Aim of the task:
All the entries need to be duplicated exactly, with the pictures omitted.

Supplied records:

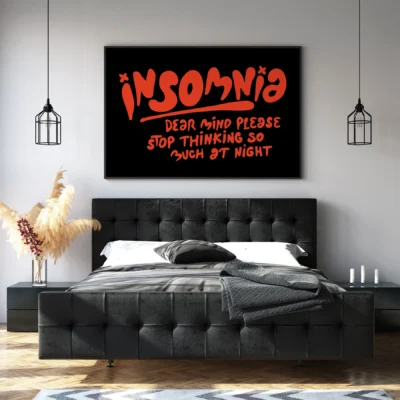 Quote poster insomnia bedroom wall art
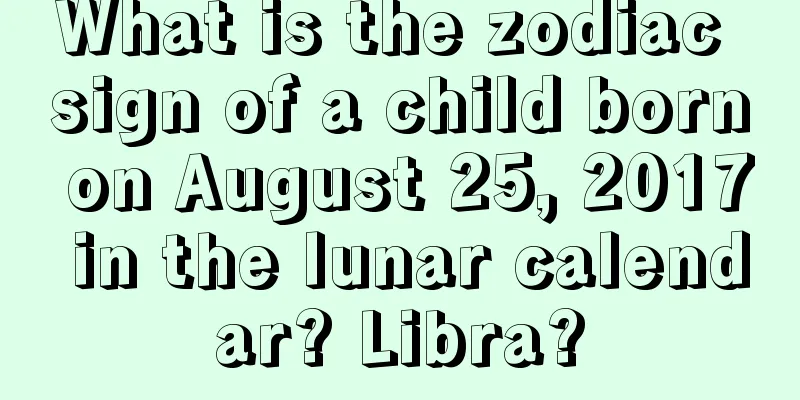 What is the zodiac sign of a child born on August 25, 2017 in the lunar calendar? Libra?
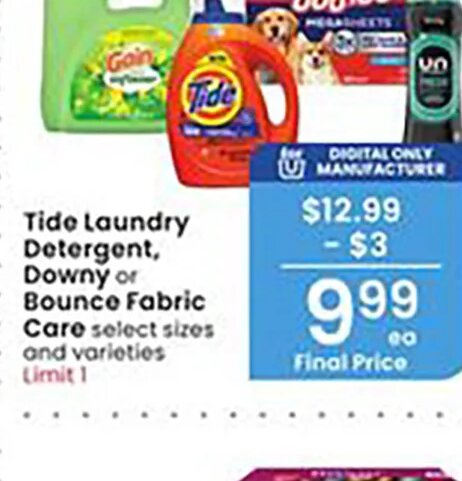 Tide Laundry Detergent, Downy or Bounce Fabric Care at Albertsons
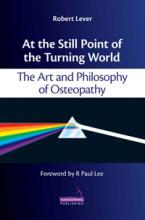At the Still Point of the Turning World: The Art & Philosophy of Osteopathy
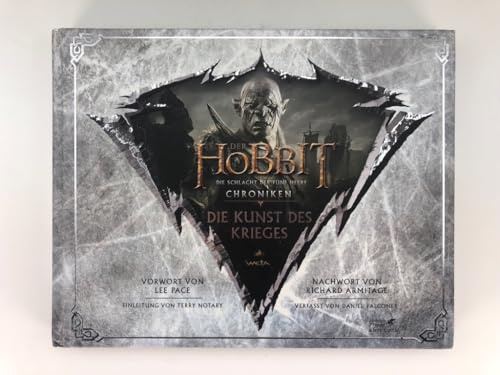 Der Hobbit: Die Schlacht der Fünf Heere - Chroniken 6: Die Kunst des Krieges: Chroniken 6: Die Kunst des Krieges. Vorw. v. Lee Pace. Nachw. v. Richard Armitage. Die Filmtrilogie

Answer to this problem:
 Quote poster insomnia bedroom wall art
 What is the zodiac sign of a child born on August 25, 2017 in the lunar calendar? Libra?
 Tide Laundry Detergent, Downy or Bounce Fabric Care at Albertsons
At the Still Point of the Turning World: The Art & Philosophy of Osteopathy
 Der Hobbit: Die Schlacht der Fünf Heere - Chroniken 6: Die Kunst des Krieges: Chroniken 6: Die Kunst des Krieges. Vorw. v. Lee Pace. Nachw. v. Richard Armitage. Die Filmtrilogie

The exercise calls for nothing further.